▸ **次の問いに答えよ**:
(A) 提示文では、表現の自由に制約を加える他の手段のうち、いちばん有力なものは何だとされているか。
(B) 提示文の「戦時に向かう言論統制と日本国憲法の精神④」から「に大事なテーマになってきた。」までを、一字一句変えずに書き写せ。

▸ **提示文**:
* * *

戦時に向かう言論統制と日本国憲法の精神④
2007年12月15日 田島泰彦
憲法改正と言論統制
3つ目は憲法改正の問題です。表現の自由の問題は、憲法改正の非常に重要なアイテムになってきました。9条だけが憲法改正問題のターゲットではなくて、21条の表現の自由を改変するというのも、非常に大事なテーマになってきた。
ストレートに21条に制限をつけようというのは、なかなか難しいですね。戦前の明治憲法のように言論の自由を法律の範囲内にとどめるというのは、そう簡単にはできない。けれど他の手段を使うと、いろいろな形で制約ができることがあります。いちばん有力なのはプライバシーの権利を使うことです。プライバシーの権利は今のところ日本国憲法に書いてないので、それを明示的に導入する、これがいちばん有力なやり方だと思います。

* * *

▸ **提供資料**:
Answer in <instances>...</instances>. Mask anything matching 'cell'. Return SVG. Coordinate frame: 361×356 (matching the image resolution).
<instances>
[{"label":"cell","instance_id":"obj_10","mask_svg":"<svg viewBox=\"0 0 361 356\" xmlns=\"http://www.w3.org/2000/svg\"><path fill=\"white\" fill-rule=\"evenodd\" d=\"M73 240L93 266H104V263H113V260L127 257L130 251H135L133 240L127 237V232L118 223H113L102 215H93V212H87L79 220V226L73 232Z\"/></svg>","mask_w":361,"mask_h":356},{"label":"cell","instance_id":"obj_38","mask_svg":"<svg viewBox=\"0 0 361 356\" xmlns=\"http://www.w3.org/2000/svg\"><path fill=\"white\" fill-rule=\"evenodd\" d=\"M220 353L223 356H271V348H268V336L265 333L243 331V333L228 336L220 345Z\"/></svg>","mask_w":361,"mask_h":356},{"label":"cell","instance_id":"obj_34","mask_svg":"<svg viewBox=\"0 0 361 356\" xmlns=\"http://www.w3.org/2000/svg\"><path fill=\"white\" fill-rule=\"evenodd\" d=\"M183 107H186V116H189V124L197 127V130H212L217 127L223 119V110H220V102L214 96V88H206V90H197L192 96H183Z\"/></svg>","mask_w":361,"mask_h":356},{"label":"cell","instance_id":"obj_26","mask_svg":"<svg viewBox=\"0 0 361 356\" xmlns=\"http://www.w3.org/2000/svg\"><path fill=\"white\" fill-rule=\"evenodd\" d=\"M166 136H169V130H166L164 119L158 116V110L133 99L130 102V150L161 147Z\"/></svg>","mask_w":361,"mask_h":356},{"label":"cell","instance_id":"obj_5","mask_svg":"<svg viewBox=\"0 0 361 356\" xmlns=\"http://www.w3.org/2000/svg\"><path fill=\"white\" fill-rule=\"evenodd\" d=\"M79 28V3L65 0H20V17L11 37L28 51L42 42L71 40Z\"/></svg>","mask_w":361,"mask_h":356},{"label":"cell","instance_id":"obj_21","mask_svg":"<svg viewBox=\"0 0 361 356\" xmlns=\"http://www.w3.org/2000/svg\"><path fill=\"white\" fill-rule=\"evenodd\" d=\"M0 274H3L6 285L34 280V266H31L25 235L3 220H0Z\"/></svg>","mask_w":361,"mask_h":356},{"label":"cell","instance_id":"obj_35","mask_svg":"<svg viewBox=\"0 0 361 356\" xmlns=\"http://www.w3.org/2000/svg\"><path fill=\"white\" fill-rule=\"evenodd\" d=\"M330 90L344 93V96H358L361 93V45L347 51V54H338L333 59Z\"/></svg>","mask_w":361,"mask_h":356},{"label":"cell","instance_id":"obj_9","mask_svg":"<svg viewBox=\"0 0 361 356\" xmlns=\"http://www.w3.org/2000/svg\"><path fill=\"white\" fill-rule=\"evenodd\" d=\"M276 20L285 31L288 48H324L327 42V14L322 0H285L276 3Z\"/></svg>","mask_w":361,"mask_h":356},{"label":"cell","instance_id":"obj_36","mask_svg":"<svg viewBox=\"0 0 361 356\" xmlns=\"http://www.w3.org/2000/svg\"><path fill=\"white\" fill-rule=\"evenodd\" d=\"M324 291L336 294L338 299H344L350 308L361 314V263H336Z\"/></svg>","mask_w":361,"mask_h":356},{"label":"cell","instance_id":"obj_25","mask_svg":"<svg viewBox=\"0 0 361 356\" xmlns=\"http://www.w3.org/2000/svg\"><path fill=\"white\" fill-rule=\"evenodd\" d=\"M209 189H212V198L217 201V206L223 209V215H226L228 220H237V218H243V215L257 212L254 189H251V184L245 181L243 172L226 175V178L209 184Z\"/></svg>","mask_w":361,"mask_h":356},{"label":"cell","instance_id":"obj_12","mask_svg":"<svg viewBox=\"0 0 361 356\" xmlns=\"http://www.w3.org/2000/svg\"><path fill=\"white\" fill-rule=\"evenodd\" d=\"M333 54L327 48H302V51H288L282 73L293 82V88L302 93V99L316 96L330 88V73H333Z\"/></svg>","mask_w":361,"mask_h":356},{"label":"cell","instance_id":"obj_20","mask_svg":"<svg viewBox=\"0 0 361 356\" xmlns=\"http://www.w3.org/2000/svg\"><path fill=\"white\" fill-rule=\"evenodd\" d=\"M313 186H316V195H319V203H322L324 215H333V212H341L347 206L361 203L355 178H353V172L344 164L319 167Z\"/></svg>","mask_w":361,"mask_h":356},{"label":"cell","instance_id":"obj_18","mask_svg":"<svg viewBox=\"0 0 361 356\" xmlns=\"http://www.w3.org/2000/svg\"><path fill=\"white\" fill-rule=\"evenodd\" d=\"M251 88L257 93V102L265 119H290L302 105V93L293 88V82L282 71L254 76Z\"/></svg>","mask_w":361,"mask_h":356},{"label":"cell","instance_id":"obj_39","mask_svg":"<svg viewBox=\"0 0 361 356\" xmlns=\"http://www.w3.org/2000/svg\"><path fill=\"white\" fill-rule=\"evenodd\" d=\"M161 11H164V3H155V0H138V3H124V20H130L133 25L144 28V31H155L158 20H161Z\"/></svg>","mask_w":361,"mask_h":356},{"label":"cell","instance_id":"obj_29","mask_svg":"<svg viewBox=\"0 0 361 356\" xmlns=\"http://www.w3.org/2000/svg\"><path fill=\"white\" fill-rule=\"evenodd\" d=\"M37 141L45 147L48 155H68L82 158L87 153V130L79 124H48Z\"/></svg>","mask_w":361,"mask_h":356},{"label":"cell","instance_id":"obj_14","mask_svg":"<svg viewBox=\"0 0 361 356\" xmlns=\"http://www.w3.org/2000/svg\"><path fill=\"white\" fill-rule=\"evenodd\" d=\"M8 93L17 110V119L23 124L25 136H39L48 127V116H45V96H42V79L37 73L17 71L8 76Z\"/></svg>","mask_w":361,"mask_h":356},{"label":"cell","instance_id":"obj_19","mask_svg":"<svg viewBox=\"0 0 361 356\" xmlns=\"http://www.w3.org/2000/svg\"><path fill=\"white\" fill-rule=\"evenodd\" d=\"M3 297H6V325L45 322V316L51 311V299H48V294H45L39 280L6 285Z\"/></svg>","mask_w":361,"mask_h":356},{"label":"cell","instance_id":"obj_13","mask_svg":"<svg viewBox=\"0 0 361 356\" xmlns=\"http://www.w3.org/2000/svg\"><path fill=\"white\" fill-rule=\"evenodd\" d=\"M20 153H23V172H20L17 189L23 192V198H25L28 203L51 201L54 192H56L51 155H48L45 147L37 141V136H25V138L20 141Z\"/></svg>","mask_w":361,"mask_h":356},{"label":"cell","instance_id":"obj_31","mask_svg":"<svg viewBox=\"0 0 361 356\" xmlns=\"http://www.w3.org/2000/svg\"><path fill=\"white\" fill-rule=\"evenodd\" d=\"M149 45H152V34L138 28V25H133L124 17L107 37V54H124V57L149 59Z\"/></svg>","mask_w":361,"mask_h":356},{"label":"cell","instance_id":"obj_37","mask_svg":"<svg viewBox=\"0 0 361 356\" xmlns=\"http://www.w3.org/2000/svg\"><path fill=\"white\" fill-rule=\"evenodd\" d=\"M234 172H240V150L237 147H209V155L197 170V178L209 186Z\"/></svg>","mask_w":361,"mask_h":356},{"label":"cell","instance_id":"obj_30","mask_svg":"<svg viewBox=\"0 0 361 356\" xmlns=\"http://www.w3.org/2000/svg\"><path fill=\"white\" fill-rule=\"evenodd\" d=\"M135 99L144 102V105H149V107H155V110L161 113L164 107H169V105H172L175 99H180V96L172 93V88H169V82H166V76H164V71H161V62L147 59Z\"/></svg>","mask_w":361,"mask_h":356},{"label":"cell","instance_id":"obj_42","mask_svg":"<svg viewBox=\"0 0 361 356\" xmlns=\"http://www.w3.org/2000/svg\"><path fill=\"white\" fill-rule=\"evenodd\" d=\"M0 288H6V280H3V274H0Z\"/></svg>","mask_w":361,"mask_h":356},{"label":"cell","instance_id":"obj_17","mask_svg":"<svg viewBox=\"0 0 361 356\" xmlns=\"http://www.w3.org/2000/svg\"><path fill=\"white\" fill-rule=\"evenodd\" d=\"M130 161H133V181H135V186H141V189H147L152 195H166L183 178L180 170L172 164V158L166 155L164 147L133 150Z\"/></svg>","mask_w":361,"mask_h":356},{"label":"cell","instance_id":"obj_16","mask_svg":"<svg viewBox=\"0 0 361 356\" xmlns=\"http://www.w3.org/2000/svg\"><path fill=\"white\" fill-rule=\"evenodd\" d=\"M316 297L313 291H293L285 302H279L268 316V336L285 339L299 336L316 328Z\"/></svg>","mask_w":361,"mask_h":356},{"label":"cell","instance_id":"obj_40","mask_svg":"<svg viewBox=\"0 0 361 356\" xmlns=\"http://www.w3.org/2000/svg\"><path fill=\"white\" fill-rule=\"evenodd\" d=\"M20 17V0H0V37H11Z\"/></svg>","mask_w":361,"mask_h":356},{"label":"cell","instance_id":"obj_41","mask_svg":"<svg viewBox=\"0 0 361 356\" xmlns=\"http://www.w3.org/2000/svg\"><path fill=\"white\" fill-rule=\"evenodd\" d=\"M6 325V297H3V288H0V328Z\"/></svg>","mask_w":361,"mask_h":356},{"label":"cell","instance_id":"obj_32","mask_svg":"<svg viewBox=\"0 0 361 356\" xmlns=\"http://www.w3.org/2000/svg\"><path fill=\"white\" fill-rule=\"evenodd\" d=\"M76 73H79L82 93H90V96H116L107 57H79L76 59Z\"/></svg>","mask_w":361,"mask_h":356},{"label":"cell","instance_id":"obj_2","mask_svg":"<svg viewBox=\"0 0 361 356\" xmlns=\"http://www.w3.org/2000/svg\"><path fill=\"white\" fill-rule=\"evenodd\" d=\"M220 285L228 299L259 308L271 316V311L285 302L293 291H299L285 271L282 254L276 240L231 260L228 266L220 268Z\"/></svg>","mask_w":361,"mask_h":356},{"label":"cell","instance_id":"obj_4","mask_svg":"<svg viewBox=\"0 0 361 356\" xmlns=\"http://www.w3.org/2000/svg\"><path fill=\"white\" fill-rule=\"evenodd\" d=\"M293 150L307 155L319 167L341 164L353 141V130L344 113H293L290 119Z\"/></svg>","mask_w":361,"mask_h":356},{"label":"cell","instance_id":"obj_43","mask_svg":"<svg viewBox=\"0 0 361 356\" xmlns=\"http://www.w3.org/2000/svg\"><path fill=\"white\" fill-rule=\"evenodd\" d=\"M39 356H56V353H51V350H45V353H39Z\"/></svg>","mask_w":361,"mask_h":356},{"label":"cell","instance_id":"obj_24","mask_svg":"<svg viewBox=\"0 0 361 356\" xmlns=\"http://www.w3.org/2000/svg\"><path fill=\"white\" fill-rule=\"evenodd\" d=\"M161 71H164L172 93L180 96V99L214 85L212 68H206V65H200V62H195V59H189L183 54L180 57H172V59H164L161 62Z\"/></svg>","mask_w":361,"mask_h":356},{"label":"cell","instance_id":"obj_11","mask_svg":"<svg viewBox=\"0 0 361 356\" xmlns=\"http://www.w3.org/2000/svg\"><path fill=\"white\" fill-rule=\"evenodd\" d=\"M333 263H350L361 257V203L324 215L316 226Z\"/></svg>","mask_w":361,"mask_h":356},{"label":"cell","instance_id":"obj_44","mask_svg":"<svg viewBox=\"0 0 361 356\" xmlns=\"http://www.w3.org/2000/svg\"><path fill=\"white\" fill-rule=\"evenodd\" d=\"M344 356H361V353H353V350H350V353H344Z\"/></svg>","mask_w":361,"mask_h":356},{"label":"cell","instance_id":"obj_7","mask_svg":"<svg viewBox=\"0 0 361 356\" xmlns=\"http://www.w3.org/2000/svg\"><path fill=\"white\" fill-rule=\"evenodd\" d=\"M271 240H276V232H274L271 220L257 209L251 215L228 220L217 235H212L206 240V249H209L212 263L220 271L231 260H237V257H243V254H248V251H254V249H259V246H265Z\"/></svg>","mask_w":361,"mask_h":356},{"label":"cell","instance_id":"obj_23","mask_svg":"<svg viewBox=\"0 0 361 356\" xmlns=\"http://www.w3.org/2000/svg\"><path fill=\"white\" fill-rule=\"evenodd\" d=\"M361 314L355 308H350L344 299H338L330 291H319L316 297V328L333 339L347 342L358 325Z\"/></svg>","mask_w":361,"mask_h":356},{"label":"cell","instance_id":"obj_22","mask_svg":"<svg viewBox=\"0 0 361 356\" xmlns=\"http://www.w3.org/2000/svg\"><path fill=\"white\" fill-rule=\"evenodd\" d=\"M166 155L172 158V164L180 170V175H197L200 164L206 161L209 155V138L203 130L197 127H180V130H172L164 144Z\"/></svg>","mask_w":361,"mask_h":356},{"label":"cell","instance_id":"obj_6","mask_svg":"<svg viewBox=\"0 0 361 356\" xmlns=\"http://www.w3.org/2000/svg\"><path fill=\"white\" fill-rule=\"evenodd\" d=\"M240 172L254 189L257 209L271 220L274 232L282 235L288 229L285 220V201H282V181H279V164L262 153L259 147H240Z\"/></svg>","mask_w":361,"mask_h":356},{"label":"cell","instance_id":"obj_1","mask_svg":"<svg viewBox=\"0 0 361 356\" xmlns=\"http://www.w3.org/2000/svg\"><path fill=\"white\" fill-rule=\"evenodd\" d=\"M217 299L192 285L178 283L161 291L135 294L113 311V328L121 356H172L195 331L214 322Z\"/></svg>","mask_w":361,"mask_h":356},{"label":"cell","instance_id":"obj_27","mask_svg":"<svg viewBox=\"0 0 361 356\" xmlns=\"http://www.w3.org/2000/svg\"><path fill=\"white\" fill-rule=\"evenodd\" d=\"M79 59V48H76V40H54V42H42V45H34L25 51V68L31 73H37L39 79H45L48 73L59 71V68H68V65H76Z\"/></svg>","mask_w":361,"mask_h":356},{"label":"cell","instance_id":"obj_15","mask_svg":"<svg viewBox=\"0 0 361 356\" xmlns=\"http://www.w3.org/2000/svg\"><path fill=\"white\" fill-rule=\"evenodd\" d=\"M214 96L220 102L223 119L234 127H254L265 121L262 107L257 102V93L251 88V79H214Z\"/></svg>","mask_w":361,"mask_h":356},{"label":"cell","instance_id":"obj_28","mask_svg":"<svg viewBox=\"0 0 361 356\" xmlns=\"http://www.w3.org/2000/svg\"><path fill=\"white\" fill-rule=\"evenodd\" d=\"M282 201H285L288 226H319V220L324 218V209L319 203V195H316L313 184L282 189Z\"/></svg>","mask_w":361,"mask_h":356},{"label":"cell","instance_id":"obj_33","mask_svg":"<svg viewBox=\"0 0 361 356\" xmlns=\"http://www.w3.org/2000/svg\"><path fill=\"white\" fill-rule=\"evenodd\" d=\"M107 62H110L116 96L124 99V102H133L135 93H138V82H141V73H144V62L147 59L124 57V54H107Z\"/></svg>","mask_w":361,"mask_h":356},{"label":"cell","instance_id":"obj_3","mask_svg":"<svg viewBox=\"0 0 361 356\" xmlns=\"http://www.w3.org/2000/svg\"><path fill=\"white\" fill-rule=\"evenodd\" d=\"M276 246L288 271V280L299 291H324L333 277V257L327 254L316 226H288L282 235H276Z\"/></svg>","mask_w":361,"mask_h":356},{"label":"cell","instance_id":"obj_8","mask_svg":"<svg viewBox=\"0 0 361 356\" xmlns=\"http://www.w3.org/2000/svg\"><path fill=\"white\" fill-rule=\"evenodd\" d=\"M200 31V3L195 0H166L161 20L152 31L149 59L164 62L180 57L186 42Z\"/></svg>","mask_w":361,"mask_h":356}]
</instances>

* * *

▸ **解答一覧**:
(A) プライバシーの権利を使うことである。

(B)
戦時に向かう言論統制と日本国憲法の精神④
2007年12月15日 田島泰彦
憲法改正と言論統制
3つ目は憲法改正の問題です。表現の自由の問題は、憲法改正の非常に重要なアイテムになってきました。9条だけが憲法改正問題のターゲットではなくて、21条の表現の自由を改変するというのも、非常に大事なテーマになってきた。